According to the latest release by the U.S. Department of Justice, Wells Fargo “admitted, acknowledged and accepted responsibility” to several things including wrongful certification to certain residential home mortgage loans as qualifying for FHA insurance in the period from May 2001 through Dec 2008. As a result, when some of these loans defaulted, the government had to pay the FHA insurance claims. Also, the San Francisco-based banking giant accepted that it did not disclose thousands of faulty mortgage loans to the Department of Housing and Urban Development (HUD).

Kurt Lofrano, who was Vice President of Credit Risk – Quality Assurance at Wells Fargo from Jan 1, 2002 to Dec 31, 2010, was also part of the settlement. Lofrano admitted to several claims.

Preet Bharara, U.S. Attorney for the Southern District of New York mentioned, “Today, Wells Fargo, one of the biggest mortgage lenders in the world, has been held responsible for years of reckless underwriting, while relying on government insurance to deal with the damage.”

Bharara also added, “Driven to maximize profits, Wells Fargo employed shoddy underwriting practices to drive up loan volume, at the expense of loan quality. Even though Wells Fargo identified through internal quality assurance reviews thousands of problematic loans, the bank decided not to report them to HUD. As a result, while Wells Fargo enjoyed huge profits from its FHA loan business, the government was left holding the bag when the bad loans went bust.”

Franklin Codel, President of Wells Fargo Home Lending Wells Fargo mentioned, “Today’s court filing details a previously announced agreement in principle that resolves not only the pending lawsuit filed by the U.S. Attorney for the Southern District of New York, but also a number of other potential claims going back as far as 15 years in some cases.”

Matter in Brief

The concerned case dates back to Oct 9, 2012, filed in U.S. District Court for the Southern District of New York and was later amended twice.  The U.S. government alleged that in the period from May 2001 and Oct 2005, Wells Fargo was engaged in “reckless” origination and underwriting of its FHA mortgage loans.
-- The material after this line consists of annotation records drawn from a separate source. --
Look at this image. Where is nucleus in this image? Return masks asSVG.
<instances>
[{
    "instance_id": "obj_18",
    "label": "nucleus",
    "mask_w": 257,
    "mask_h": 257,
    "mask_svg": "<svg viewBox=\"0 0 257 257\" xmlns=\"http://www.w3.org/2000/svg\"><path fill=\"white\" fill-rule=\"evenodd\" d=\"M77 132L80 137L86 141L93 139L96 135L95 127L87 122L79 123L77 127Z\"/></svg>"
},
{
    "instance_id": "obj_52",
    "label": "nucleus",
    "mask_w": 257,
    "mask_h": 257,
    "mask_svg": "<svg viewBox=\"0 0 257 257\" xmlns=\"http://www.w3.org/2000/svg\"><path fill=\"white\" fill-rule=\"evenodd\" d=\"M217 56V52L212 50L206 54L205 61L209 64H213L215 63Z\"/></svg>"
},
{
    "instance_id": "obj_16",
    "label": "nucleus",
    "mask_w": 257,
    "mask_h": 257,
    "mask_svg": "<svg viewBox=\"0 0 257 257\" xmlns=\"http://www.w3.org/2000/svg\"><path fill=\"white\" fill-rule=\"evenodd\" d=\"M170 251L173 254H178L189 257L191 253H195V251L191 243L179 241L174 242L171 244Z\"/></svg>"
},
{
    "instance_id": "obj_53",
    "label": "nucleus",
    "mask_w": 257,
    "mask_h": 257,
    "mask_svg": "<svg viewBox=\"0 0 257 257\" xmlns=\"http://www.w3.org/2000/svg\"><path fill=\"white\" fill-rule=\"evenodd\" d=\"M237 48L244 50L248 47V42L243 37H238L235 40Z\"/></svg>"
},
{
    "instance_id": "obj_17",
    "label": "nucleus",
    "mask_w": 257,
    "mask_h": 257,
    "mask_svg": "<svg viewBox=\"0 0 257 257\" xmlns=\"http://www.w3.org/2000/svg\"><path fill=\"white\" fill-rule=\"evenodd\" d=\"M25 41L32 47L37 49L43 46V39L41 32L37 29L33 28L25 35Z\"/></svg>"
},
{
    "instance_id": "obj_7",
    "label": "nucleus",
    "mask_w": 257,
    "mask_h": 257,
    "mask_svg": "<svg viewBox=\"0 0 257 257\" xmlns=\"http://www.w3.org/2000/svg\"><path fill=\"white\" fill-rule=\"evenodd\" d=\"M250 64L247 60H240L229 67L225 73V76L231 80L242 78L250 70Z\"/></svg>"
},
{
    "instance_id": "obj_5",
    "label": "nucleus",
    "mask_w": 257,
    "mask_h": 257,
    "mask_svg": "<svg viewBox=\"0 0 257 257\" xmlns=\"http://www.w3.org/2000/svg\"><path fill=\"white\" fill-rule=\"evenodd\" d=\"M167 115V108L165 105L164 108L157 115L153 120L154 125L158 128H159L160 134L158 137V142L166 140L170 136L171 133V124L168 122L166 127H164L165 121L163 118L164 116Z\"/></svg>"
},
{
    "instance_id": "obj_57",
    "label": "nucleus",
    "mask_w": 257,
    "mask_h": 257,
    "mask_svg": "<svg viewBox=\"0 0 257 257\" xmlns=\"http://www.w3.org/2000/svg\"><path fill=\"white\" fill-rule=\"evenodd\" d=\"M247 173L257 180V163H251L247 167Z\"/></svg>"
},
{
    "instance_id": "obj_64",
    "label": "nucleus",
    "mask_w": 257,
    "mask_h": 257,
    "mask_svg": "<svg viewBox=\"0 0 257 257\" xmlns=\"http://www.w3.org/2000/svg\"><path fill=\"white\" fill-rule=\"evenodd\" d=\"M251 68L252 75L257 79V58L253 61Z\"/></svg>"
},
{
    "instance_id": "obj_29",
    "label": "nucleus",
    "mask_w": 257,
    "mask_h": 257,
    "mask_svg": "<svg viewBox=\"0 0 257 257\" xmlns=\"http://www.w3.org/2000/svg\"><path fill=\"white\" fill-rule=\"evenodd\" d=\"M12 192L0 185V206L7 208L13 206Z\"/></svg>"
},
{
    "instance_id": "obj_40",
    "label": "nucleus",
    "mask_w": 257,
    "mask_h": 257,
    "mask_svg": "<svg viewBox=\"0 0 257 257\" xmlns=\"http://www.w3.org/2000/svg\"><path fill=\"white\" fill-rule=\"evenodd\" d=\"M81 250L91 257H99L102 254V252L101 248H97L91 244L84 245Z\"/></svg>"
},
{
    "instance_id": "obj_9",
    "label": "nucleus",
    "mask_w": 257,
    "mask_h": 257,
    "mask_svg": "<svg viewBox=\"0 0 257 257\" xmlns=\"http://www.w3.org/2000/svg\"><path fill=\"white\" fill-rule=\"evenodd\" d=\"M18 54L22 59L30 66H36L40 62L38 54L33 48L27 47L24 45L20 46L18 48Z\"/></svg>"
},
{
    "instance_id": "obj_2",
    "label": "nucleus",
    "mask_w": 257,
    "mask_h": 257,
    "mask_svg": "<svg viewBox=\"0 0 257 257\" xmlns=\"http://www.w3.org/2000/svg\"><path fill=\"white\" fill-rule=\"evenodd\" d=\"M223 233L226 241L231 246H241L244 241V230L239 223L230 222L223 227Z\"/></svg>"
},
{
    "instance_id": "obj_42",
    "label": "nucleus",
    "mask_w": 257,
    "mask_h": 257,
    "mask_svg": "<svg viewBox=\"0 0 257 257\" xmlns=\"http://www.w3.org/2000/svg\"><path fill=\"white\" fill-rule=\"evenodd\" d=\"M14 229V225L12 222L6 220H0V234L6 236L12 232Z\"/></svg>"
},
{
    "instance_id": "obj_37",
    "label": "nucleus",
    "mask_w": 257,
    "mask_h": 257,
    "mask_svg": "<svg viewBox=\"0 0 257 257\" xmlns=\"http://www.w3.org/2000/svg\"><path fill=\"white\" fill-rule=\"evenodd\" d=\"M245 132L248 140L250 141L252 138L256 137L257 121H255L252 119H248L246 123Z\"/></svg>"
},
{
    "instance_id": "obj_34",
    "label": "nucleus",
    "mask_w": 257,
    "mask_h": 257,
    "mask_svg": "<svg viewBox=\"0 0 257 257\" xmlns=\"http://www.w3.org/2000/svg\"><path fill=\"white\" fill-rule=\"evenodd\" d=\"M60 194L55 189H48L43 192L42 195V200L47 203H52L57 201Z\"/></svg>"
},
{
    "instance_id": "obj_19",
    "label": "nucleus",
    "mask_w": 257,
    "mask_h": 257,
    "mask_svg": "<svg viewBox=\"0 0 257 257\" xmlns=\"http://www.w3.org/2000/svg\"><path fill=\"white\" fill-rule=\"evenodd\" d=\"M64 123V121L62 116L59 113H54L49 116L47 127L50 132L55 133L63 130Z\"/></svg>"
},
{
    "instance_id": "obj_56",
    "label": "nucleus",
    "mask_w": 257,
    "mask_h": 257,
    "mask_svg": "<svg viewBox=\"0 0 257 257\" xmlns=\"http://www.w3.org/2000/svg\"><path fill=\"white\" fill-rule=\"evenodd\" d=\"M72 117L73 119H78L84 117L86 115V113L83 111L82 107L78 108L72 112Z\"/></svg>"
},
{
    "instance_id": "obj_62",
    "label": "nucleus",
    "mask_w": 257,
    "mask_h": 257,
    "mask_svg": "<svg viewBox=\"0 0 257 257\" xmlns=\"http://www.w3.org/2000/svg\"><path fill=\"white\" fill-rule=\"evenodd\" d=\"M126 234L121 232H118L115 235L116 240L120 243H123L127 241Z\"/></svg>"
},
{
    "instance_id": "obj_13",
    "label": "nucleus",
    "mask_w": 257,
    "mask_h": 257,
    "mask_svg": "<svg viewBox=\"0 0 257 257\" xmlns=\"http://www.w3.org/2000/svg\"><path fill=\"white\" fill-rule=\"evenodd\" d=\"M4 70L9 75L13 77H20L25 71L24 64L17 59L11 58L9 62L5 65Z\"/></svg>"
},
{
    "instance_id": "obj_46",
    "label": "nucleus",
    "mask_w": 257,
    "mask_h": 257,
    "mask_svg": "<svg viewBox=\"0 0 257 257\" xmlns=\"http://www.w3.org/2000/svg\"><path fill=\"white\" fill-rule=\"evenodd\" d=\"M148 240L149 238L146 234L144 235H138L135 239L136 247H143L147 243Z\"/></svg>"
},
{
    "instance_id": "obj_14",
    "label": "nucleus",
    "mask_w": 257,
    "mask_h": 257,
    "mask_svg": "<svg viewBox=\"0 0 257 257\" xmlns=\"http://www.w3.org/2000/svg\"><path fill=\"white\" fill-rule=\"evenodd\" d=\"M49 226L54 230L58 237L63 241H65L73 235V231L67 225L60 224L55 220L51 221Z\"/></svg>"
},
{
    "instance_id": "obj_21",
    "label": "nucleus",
The company certified that more than 100,000 such FHA loans were in compliance with the requirements of HUD and hence stood eligible for FHA insurance. However, the bank was aware of the fact that a significant amount of these loans were too risky, defective and did not qualify under HUD standards. In fact, the loans were ineligible for FHA insurance claims.

Per the complaint “the extremely poor quality of Wells Fargo’s loans was a function of management’s nearly singular focus on increasing the volume of FHA originations – and the bank’s profits – rather than on the quality of the loans being originated.”

Owing to the false certification of those mortgage loans, the bank unfairly realized proceeds while putting billions of FHA dollars at stake. Consequently, on account of those faulty loans, FHA incurred payment of “hundreds of millions of dollars” in FHA benefits.

Bottom Line

Giving effect to legal costs, Wells Fargo reduced net income for full year 2015, by $134 million, or 3 cents per share. Net income for 2015 was revised at $22.9 billion or $4.12 per share as against previously reported figure of $23 billion or $4.15 per share.

Though the settlement affected Wells Fargo’s earnings for 2015, it relieved the company of the legacy issues. We remain encouraged by the efforts of the Wall Street Banking giant in gradually resolving its legal overhangs.

Other companies that have faced similar charges include JPMorgan Chase & Co. JPM, Citigroup Inc. C and Bank of America Corporation BAC. All these banks have previously reached settlements with the Justice Department.

Currently, Wells Fargo carries a Zacks Rank #4 (Sell).